Example of what to run to evaluate model (in this case we evaluate RetinaNet)

In [None]:
# Use checkpoint path to model you want to evaluate
checkpoint_path = '/vol/biomedic3/bglocker/mscproj24/mrm123/slurm_scripts/Retinanet Models UE0ns/4mb70yay/checkpoints/best_unfiltered_embed_0ns_0.ckpt'
model = RetinaNet.load_from_checkpoint(checkpoint_path, ratios=[1.0, 1.1912243160876392, 0.83947245409187], scales=[0.6701667817494404, 0.43826872391648763, 1.0929571608034148])

test_dataset = RetinaDataset(csv_file='csv_files/unfiltered_embed_0ns/test.csv', augmentation=False)
test_loader = utils.data.DataLoader(test_dataset, batch_size=32, shuffle=True, collate_fn=collate)
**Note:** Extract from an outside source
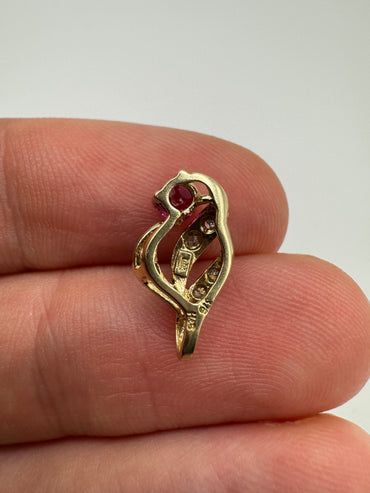 9ct gold ruby and diamond pendant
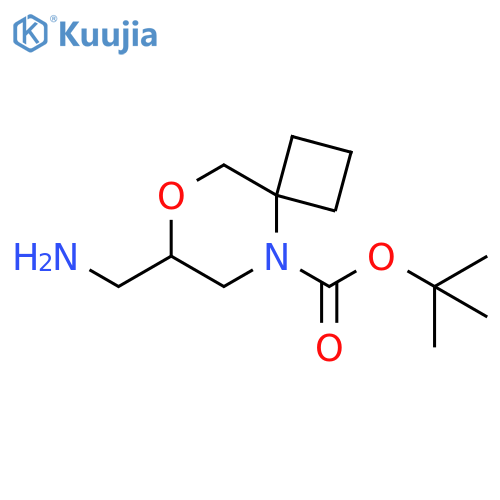 8-Oxa-5-azaspiro[3.5]nonane-5-carboxylic acid, 7-(aminomethyl)-, 1,1-dimethylethyl ester structure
final_map, average_iou, ns_tn_rate = evaluate_model_retina(model, test_loader, device, iou_threshold=0.5, score_threshold=0.0)

In [None]:
import numpy as np

# Define a function to calculate the mean and uncertainty
def calculate_mean_uncertainty(metrics):
    """
    Function to calculate uncertainty using multiple metrics from multiple of the same models trained

    Args: 
        metrics: dictionary to metrics to evaluate

    Returns:
        results: dictionary of mean and std per metric (using metric as key)
    
    """
    results = {}
    for key, values in metrics.items():
        # Handle map key separately
        if key == 'map': 
            map_values = [v['map'].item() for v in values]  
            map_50_values = [v['map_50'].item() for v in values]  

            # Calculate mean and standard deviation for both 'map' and 'map_50'
            map_mean = np.mean(map_values)
            map_std_dev = np.std(map_values)
            
            map_50_mean = np.mean(map_50_values)
            map_50_std_dev = np.std(map_50_values)

            # Store results
            results['map'] = {'mean': map_mean, 'std_dev': map_std_dev}
            results['map_50'] = {'mean': map_50_mean, 'std_dev': map_50_std_dev}
        else: 
            mean = np.mean(values)
            std_dev = np.std(values)
            results[key] = {'mean': mean, 'std_dev': std_dev}
    return results